If doubt creeps into the equation then wait awhile
If you harbor reservations about refinancing your mortgage then don’t do it. Sit on the idea for awhile and wait until you feel more settled about the decision. Refinancing mortgage loans can be a wise move but it can also involve quite an expense.
Don’t let debt collectors bully you into refinancing
If you are in a considerable amount of debt then you may have collectors calling you constantly and putting the idea into your head that refinancing your home mortgage is the right thing for you to do. Collectors want their money as quickly as possible and are not looking out for your best interests. Don’t fall victim to this just because you are in a precarious financial state.

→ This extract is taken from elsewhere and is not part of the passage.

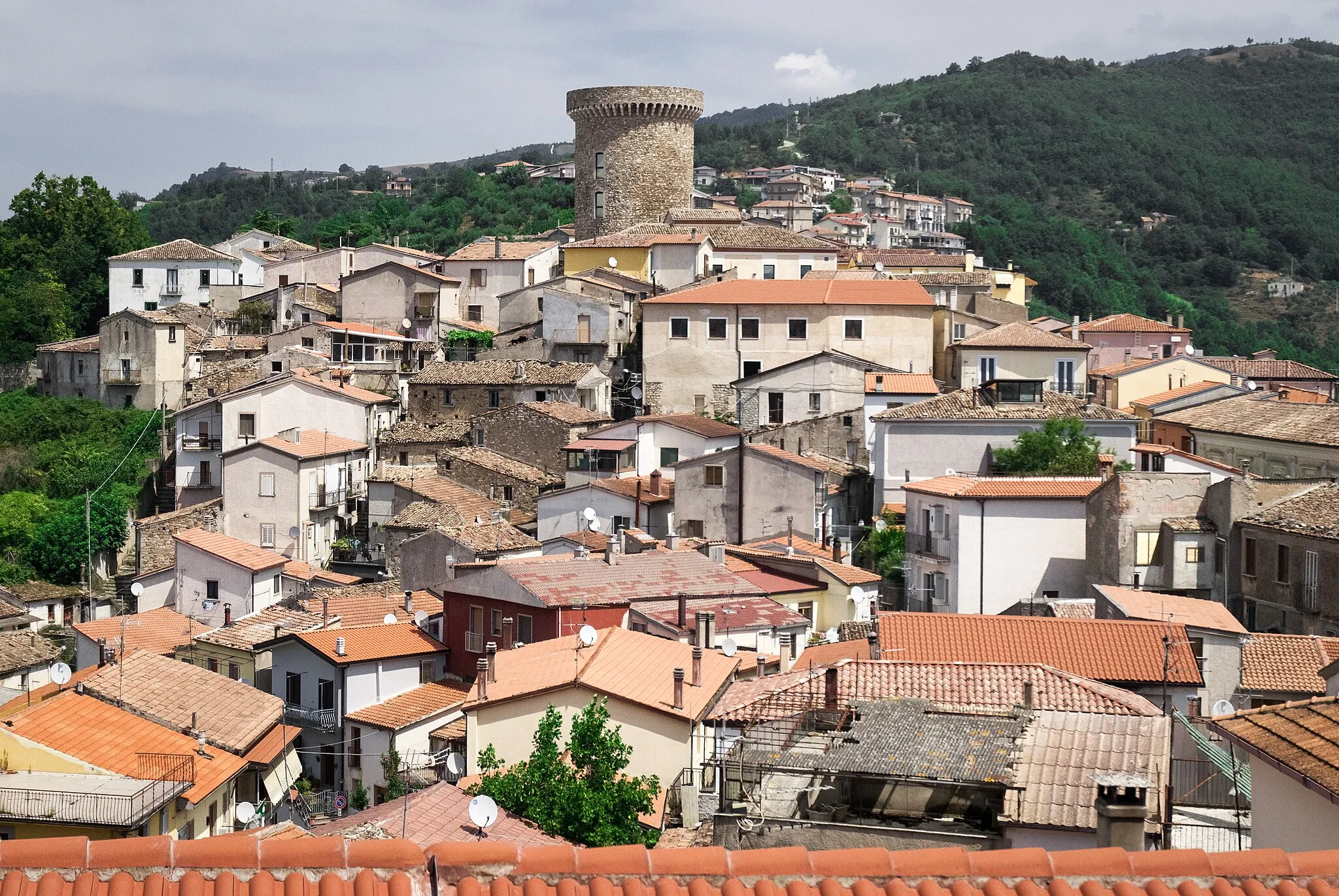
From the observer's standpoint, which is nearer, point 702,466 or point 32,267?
point 702,466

Using collateral to refinance unsecured debts is not smart
Being in debt is upsetting and stressful but being homeless would be infinitely worse! Your home should never be used as collateral for such things as medical debts, personal loans or credit card debts. It is rare that an unsecured creditor will be able to take possession of your home this way. On the other hand, if you refinance your home loan and put up your home as collateral, you can lose it if you default on the payments.
Use different lending companies for refinancing purposes
If you presently have a debt owing that is through a finance company then do not choose to refinance your home loan with the same company. You might want to instead ask the company if they would be willing to reduce your payments on the first loan. However, do not let this company refinance your mortgage for you. If you let them do this then you are likely to suffer the financial consequences in the form of a higher interest rate, new closing costs that are very expensive and hidden penalties. Don’t risk it!